Stored data entries
Segment Open

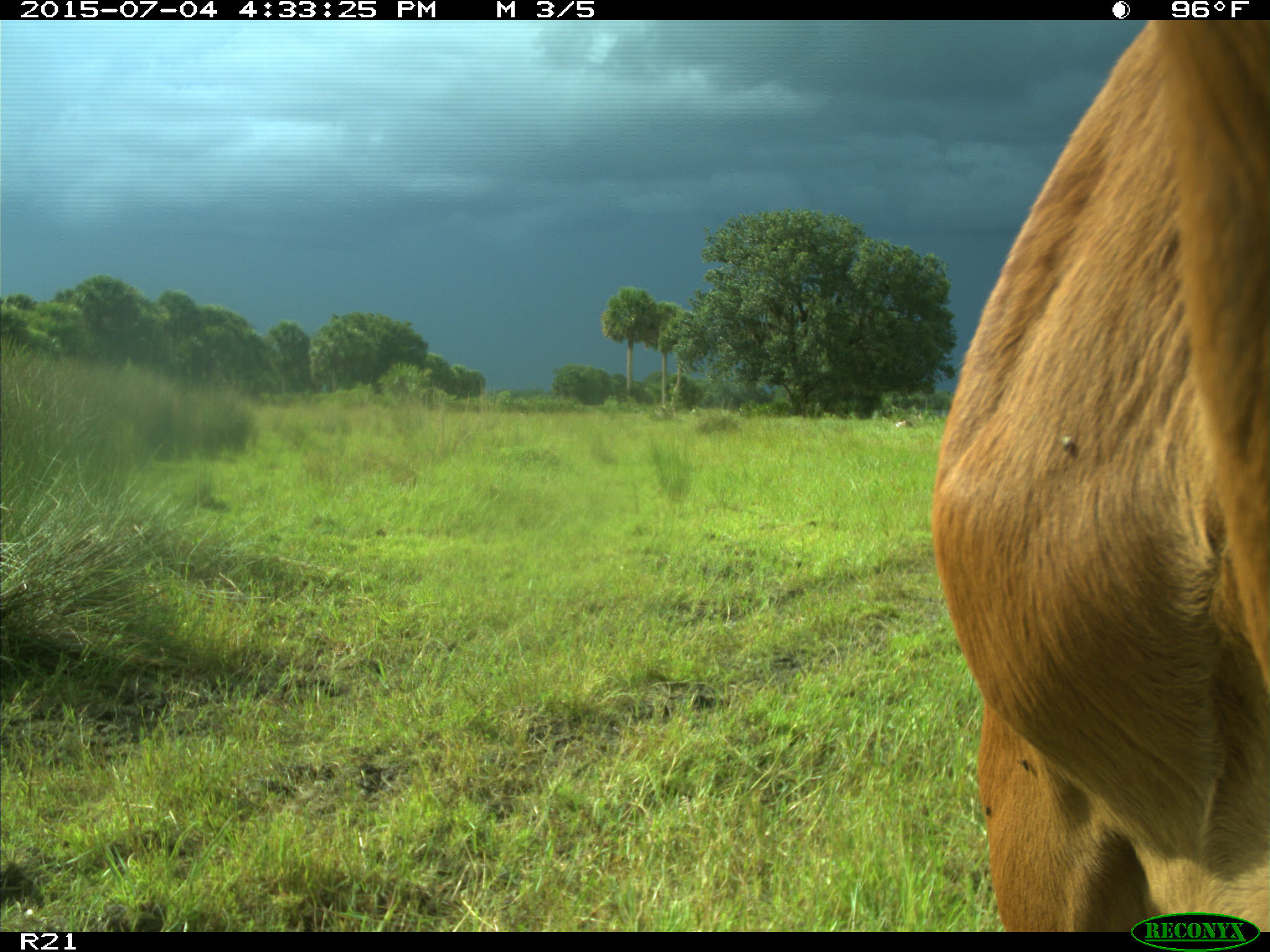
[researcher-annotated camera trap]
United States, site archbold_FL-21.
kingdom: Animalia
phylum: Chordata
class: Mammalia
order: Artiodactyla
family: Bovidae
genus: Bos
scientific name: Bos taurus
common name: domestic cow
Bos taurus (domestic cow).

Segment Closed
Segment Open

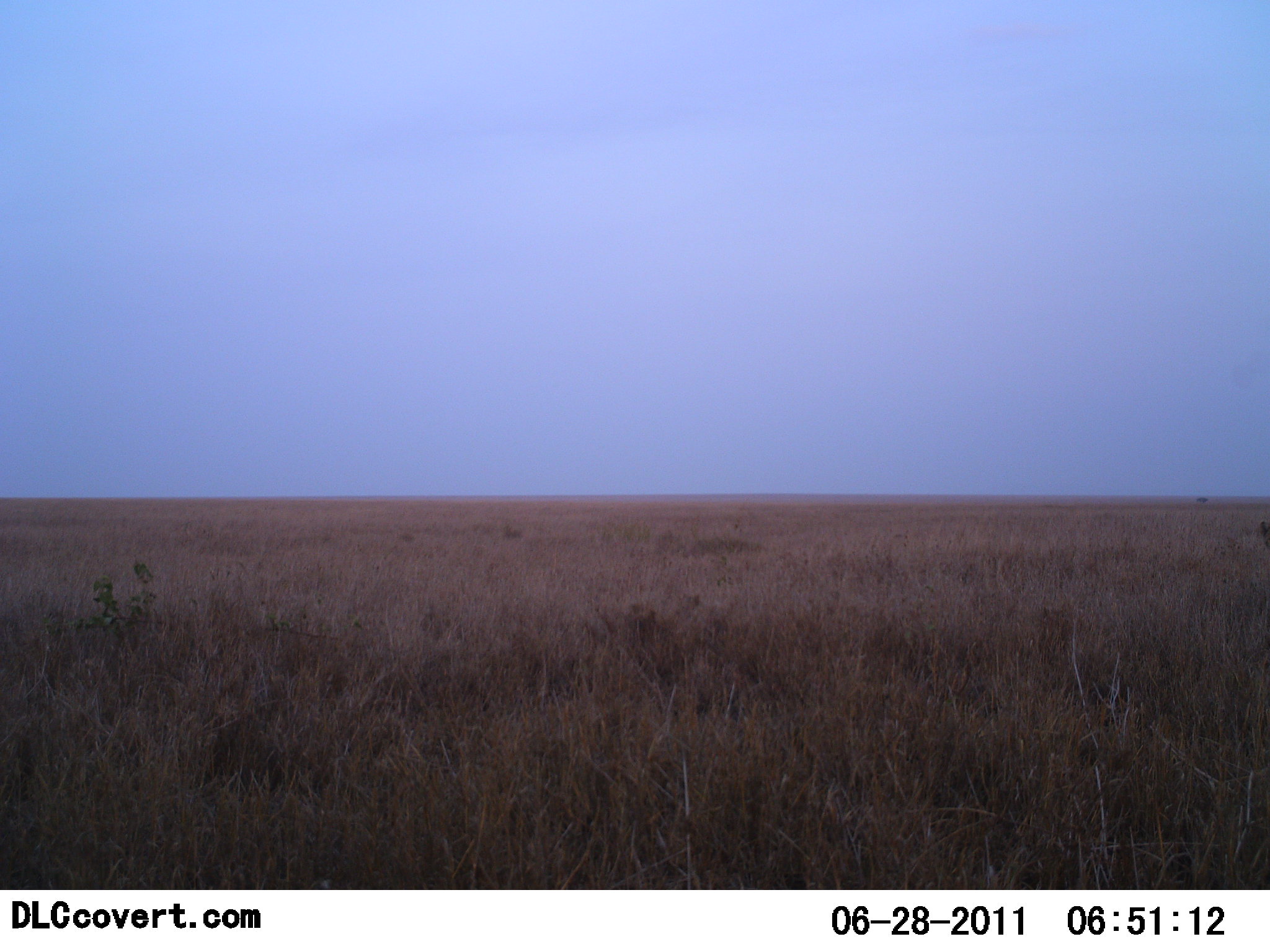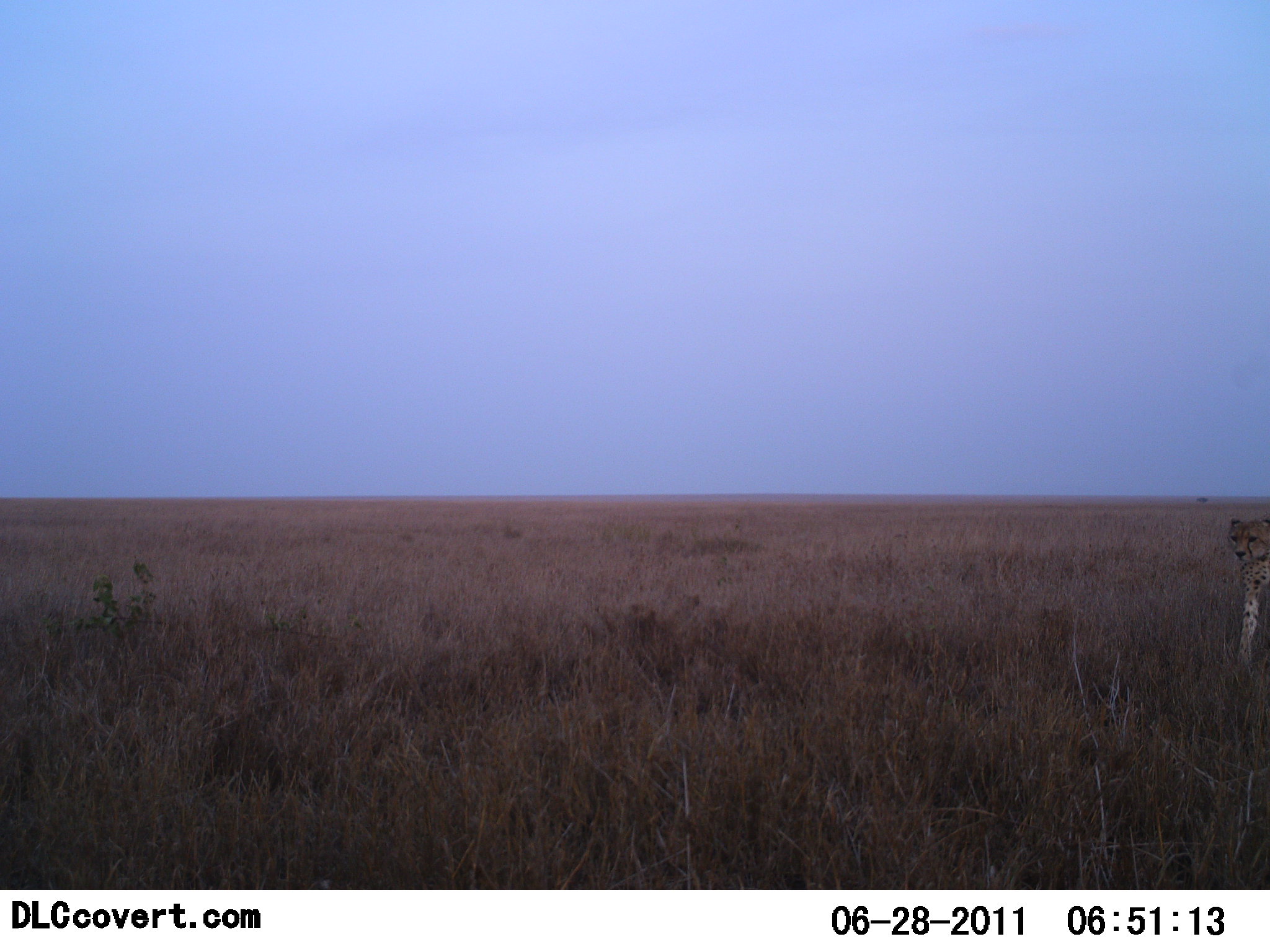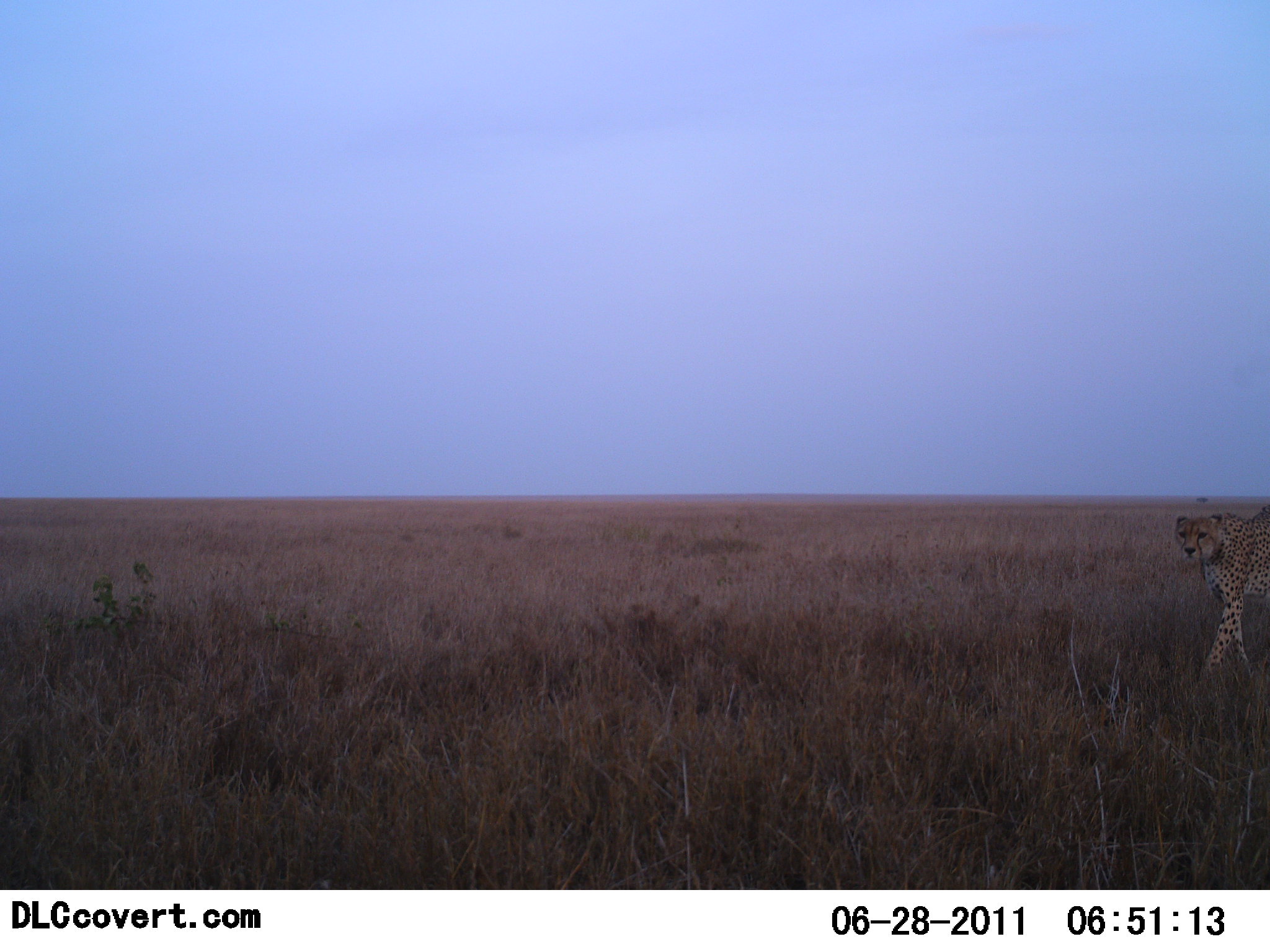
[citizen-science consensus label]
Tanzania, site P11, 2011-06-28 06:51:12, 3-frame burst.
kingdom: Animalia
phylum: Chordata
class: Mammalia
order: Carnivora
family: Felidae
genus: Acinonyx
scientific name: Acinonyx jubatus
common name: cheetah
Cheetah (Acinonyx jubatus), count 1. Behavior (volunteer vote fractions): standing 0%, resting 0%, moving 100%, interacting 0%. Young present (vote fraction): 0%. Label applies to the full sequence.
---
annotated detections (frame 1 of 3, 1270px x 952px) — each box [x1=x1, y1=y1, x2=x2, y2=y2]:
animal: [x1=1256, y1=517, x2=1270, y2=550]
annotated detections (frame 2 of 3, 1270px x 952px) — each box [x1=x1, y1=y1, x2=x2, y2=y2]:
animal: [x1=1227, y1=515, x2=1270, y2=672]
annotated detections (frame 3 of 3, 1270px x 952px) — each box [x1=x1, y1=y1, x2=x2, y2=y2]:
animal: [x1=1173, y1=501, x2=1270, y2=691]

Segment Closed

▶ **Your goal**
Proceeding from the line containing "[citizen-science consensus label]" through the line containing "scientific name: Acinonyx jubatus", transcribe the lines above exactly, both end lines included.

▶ **Task result**
[citizen-science consensus label]
Tanzania, site P11, 2011-06-28 06:51:12, 3-frame burst.
kingdom: Animalia
phylum: Chordata
class: Mammalia
order: Carnivora
family: Felidae
genus: Acinonyx
scientific name: Acinonyx jubatus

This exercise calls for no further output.